Clearly, I had to call, but I kept putting it off. The Registrar is really that terrible, I promise. The other day I booked a dentist appointment in order to avoid calling, because I feel like there are only so many adult things I can do in one day before they have adverse effects on me… Like wrinkles. I booked my first dentist’s appointment in five years in place of making a phone call to Berklee’s Registrar. I’ve actually accomplished a lot while putting off this degree thing.
Last Thursday, however, I went outside for a diet coke and I decided… Enough was enough.
“Tiffany, this is your day of reckoning.” I said to myself. I took a seat in a cafe, hit dial, and braced myself for thirty minutes of 15th century Renaissance hold music.
“Registrar’s Office, this is Matt.” He picked up on the second ring! Matt sounded young, unjaded, almost happy to accept my call!
“Hey, so um, I graduated? 3 years ago?” I am very awkward when it comes to explaining situations in which I already feel guilty despite having no reason to actually feel guilty. Matt pulled up my transcript.
“Oh yes, it says here that you are ‘In Progress.'” They should probably come up with another status for those who have been ‘in progress’ for so many years… Right?
“Ok yeah, that’s what they said they’d fix.” I explained the situation. I figured that because Matt was totally younger than me, he’d totally understand.
“Well, it looks like you in fact HAVEN’T graduated. Your transcript is not complete. Have you RECEIVED your degree in the mail?” Et tu, Matt? The Registradists have advanced in their techniques. They’ve learned how to disarm someone, reel them in, and then FUCKING EVISCERATE them.
“Um, no. I guess not. I’ve been moving around a lot? I have a job…” Whenever comforting myself about the possibility of not really having a college degree, I default to the fact that I have a job, because really, isn’t that what we go to college for? I have one of those things that I spent five years studying to get!

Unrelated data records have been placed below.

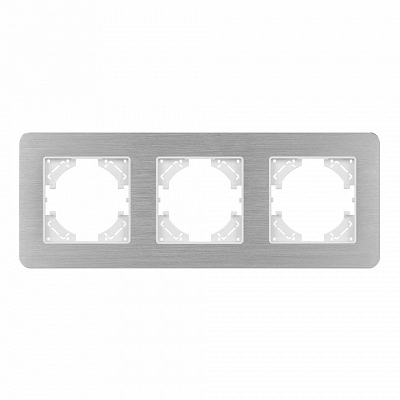 Рамка на 3 поста Arlight AKIRY 049728 400_400_1601424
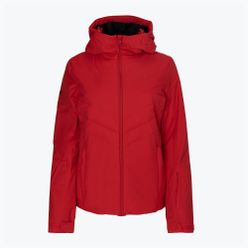 Jachetă de schi pentru femei 4F roșu H4Z21-KUDN003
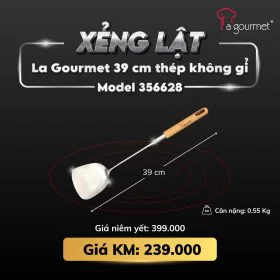 Xẻng lật thức ăn Inox Cao Cấp La gourmet - 356628
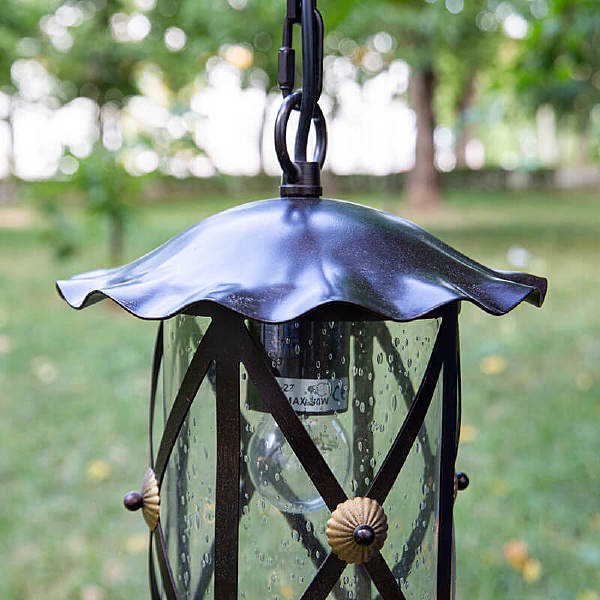 Уличный подвесной светильник FABRIZIA L12111.88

Whether or not I took How to Read Spreadsheets 101 does not concern me anymore.
“Well. You are still missing three credits. So you haven’t graduated.” Matt, you are younger than me. Matt, you might be younger than MY younger brother. I wanted to tell Matt to go back to his dorm room, take a bong rip and enjoy it, because one day he was going to wake up and not be in college. Le sigh… Instead I acted like the adult that I guess I am.
“Listen. Who do I need to talk to to straighten this out.” Fuck you Matt, you young, Snapchat-using scum. I will crush you one day. I bet you post no original content on your Tumblr. I hate your generation so much and so does Obama.

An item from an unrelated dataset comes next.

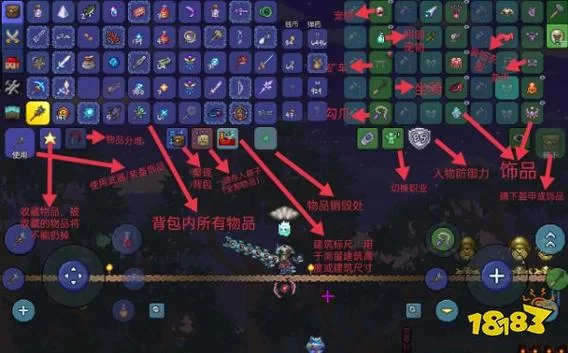 泰拉瑞亚全流程攻略：详细步骤图文教学，快速上手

Matt gave me the email address of the graduation director. I wrote her an earnest email explaining my ‘awkward’ situation, how “frustrated and disheartened” I was at my Alma Mater. I expected to wait, to have to follow up, but within three hours I received this email:
It’s strange because, when I actually graduated from college 3.5 years ago, I was like, “K, whatevs, I hate everything,” but being told in the middle of your workday on a Thursday that you’ve achieved something is TOTALLY awesome. I was so excited that I skipped yoga, went home and bought myself some champagne. I had a singing-along-to-Taylor-Swift party and was like “I’M A COLLEGE GRADUATE, BITCHES!” Youth is totally wasted on the young, and I’m still young…
So now my only thing is that I wanna call up that little bastard, Matt, and be all, “HEY DOUCHE-BUCKET, CHECK OUT MY TRANSCRIPT NOW MO’FUCKA. STUDENT ID NUMBER 044156 BITCH. WHO HASN’T GRADUATED NOW? WHO HASN’T GRADUATED NOW, YOU LITTLE BITCH?”